Annals of Internal Medicine is published by the American College of Physicians, an organization of more than 115,000 internal medicine physicians and medical students. These highlights are not intended to substitute for articles as sources of information. For an embargoed fax of an article, call 1-800-523-1546, ext. 2656, or 215-351-2656.
A randomized pilot study of 161 HIV-infected people in 1999 and 2000 found that a strict schedule of alternating patients every three months between two triple-drug regimens significantly reduced drug failure and kept the viral load suppressed (Article, p. 81). An editorial writer cautions physicians about adopting the alternating drug regimen until further testing shows that it works with newer, more effective HIV drugs (Editorial, p. 148).

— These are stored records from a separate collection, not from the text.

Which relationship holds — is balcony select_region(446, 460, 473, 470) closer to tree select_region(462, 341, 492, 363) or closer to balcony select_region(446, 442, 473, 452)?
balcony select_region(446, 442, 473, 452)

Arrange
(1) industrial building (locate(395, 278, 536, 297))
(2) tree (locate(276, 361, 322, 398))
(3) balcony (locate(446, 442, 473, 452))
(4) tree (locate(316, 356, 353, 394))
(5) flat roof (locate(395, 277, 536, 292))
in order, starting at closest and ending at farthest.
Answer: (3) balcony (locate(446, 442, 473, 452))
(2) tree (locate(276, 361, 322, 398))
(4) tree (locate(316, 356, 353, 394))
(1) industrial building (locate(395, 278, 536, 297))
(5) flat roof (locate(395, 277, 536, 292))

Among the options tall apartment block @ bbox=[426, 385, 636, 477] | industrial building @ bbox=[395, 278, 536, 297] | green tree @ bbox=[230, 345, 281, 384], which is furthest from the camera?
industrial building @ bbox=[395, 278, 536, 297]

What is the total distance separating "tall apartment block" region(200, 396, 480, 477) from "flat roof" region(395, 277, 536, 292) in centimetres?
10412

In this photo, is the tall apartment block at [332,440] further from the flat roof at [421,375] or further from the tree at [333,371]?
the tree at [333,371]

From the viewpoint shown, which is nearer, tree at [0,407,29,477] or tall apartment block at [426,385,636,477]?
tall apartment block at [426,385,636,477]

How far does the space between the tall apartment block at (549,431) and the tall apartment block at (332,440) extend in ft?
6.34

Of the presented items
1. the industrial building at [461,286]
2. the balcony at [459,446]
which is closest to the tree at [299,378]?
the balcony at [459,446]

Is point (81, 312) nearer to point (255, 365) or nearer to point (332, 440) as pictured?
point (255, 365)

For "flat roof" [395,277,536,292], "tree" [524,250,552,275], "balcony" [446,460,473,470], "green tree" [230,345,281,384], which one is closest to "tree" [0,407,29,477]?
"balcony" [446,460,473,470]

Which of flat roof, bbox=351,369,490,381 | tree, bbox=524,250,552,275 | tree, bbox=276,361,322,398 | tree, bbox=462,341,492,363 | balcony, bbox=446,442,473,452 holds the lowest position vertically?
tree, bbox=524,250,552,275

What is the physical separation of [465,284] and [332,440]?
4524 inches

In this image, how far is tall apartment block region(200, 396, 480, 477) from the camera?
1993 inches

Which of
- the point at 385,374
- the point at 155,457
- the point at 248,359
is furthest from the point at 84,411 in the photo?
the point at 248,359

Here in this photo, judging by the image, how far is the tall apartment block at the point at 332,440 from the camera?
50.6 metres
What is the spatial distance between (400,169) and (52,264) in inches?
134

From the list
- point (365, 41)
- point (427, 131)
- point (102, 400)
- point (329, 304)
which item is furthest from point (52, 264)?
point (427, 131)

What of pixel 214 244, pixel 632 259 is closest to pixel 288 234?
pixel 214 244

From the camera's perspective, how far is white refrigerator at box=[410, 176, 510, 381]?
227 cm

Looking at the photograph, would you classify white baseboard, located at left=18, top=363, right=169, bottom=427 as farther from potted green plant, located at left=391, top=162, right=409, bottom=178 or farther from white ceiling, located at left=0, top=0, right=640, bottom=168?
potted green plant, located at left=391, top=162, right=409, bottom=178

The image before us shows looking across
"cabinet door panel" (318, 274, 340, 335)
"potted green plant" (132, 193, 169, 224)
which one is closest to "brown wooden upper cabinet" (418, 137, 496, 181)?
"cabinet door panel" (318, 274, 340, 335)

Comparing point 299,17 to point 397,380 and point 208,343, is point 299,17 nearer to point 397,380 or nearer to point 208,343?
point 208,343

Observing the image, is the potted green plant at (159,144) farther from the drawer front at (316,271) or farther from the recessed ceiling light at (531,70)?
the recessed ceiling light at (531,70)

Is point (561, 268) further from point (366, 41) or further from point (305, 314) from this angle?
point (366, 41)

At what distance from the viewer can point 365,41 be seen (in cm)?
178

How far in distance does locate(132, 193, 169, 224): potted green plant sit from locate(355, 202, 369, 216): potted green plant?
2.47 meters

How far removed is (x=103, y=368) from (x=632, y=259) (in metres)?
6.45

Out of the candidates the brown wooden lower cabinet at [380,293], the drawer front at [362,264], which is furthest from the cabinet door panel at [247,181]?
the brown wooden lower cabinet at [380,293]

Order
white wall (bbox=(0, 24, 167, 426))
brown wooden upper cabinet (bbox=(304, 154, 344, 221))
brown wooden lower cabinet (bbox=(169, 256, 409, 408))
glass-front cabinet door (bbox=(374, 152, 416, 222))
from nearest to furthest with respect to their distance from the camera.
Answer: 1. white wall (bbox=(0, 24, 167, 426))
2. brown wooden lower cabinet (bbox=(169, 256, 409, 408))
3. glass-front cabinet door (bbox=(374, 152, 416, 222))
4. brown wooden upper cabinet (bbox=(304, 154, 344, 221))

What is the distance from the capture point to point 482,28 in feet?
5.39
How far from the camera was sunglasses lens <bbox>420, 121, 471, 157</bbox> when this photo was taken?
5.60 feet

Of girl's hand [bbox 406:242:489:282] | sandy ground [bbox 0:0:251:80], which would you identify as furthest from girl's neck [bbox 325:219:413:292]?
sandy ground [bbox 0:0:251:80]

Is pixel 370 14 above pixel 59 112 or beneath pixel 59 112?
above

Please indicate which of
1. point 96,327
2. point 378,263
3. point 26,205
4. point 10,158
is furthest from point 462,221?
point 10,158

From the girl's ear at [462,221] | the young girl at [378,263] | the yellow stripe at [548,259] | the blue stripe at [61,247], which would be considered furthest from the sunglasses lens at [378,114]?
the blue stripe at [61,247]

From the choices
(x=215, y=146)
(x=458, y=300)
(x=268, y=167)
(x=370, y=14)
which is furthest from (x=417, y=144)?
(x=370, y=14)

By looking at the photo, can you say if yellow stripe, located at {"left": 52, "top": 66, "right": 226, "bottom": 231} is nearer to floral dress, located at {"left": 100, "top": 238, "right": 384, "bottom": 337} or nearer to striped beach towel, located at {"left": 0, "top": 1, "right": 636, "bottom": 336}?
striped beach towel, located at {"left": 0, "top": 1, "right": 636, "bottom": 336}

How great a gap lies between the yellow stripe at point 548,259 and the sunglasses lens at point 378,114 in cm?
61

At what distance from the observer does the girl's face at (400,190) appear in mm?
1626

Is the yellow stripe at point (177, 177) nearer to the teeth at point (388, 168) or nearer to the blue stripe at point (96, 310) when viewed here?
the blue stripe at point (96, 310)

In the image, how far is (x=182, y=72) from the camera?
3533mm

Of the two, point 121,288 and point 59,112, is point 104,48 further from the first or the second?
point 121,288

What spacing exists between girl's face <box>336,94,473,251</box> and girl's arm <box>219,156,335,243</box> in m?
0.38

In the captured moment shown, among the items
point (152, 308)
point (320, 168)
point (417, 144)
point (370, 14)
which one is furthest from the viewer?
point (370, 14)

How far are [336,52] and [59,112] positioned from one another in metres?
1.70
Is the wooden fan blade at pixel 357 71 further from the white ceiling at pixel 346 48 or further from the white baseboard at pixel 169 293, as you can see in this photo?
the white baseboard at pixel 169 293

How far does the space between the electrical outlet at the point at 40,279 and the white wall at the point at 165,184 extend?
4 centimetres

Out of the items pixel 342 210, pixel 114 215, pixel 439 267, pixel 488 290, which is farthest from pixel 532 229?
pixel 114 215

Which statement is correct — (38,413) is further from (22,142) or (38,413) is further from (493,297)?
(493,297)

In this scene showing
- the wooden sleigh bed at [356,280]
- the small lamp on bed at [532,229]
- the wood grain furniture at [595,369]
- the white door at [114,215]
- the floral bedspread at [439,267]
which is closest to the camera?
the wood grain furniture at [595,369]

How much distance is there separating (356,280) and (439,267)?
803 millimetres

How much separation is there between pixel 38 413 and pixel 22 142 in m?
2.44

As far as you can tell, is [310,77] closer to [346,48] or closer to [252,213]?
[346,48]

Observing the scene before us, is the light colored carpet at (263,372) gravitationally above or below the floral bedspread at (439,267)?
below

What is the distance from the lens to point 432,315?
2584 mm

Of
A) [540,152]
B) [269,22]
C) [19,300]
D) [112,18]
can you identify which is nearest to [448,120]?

A cost-effectiveness study found four strategies reasonable and cost-effective for determining if a sore throat is caused by bacterial infection (Academia and Clinic, p. 113). Sore throats are the sixth leading cause of visits to physicians. Ninety percent of sore throats are caused by viruses. Antibiotics are effective only for sore throats due to bacterial infection. Bacteria cause only 10 percent of sore throats, yet 75 percent of adult patients receive antibiotics for the condition. The strategies described in this article will minimize the inappropriate use of antibiotics for sore throat. This article is the subject of a video news release. Call for coordinates and separate print news release.
Diabetes is the most common cause of kidney failure in the United States. A small study found that a type of blood pressure-lowering drug, angiotensin-receptor antagonists, known to protect people with type 2 diabetes and high blood pressure against kidney problems, also reduces the risk of kidney disease in diabetics with normal blood pressure (Article, p. 90).